Otra manera de crecer es esforzándonos por hacer lo correcto y lo justo, incluso en las áreas más pequeñas de la vida cotidiana. Hacer bien nuestro trabajo, pagar las deudas, cuando usemos algo que le pertenece a otra persona, tratarlo con cuidado. La virtud crece con la práctica.
Deberíamos de reflexionar seguido acerca de los Diez Mandamientos, del Sermón de la Montaña, y practicar en todo, la regla de oro: “Traten a los demás como quieren que ellos los traten a ustedes”.

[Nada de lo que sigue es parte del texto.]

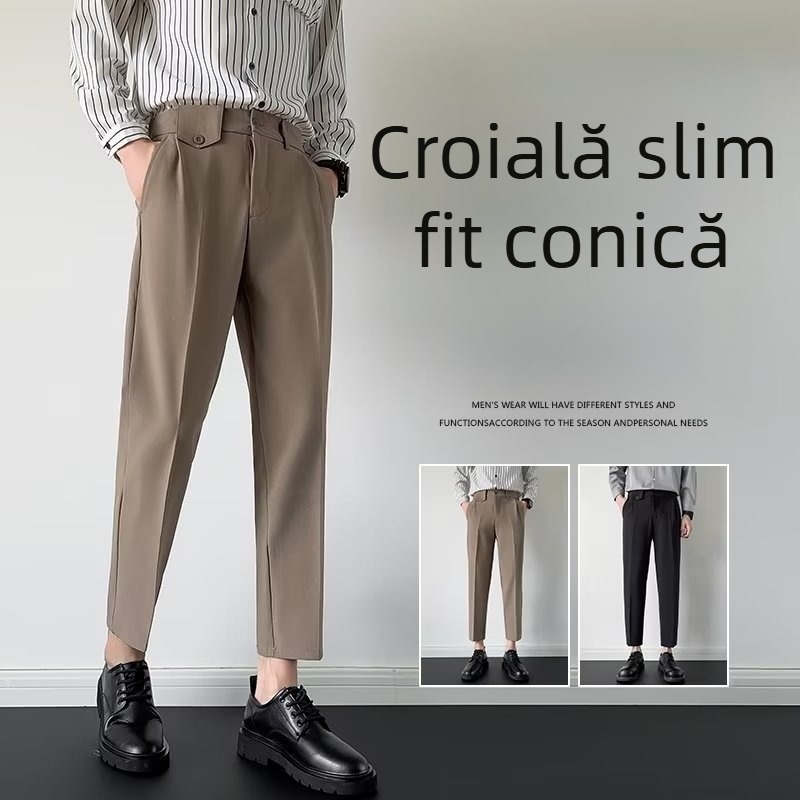 Pantaloni negri pentru bărbați, croială dreaptă, pantaloni de costum, pantaloni lungi de toamnă, croială lejeră cu cădere elegantă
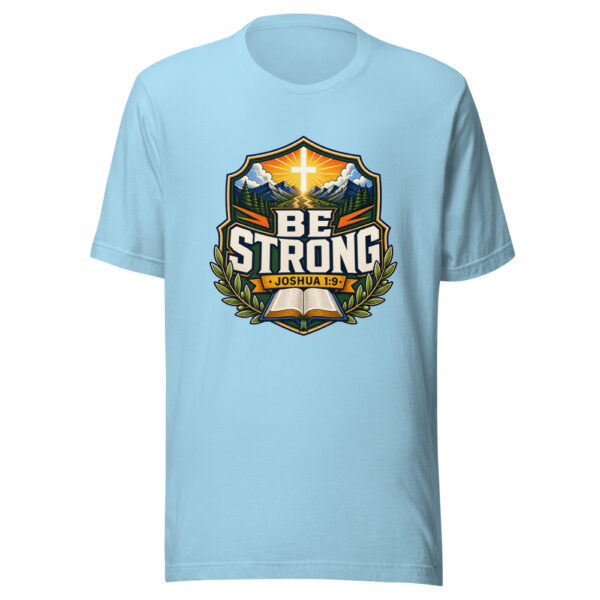 Be Strong Joshua 1:9 Heartbeat-20260613-christian-verse-codex Graphic Tee mockup 5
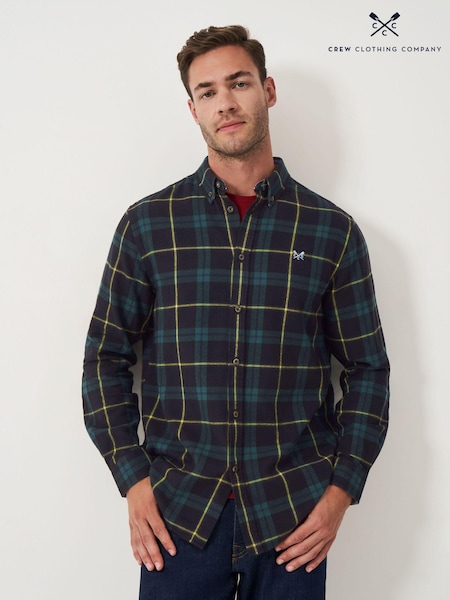 Crew Clothing Green Long Sleeve House Check Flannel 100% Cotton Shirt (AH6646) | €43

También deberíamos estar atentos a las pequeñas injusticias que podemos cometer: cuando hablamos de la gente a sus espaldas, cuando criticamos, cuando decimos chismes. Estas son injusticias porque le quitan a los demás lo que es legítimamente suyo: su reputación, su buen nombre y la estima personal que se merecen.
Una última manera con la que crecemos es cuando soportamos con paciencia y perdón las pequeñas ofensas e indignidades que experimentamos cada día. Esto nos ayuda a crecer en la humildad, ya que somos conscientes de que estamos avanzando tras las huellas de Cristo, que es el “Justo”.
En las Escrituras, el hombre justo es el hombre bueno. Como enseña el profeta: “Lo que el Señor te exige: tan sólo que practiques la justicia, que ames con ternura y obedezcas humildemente a tu Dios”.
Oren por mí esta semana y yo oraré por ustedes.
Y pidámosle a la Santísima Virgen María que nos ayude a crecer cada día en nuestra hambre y sed de justicia.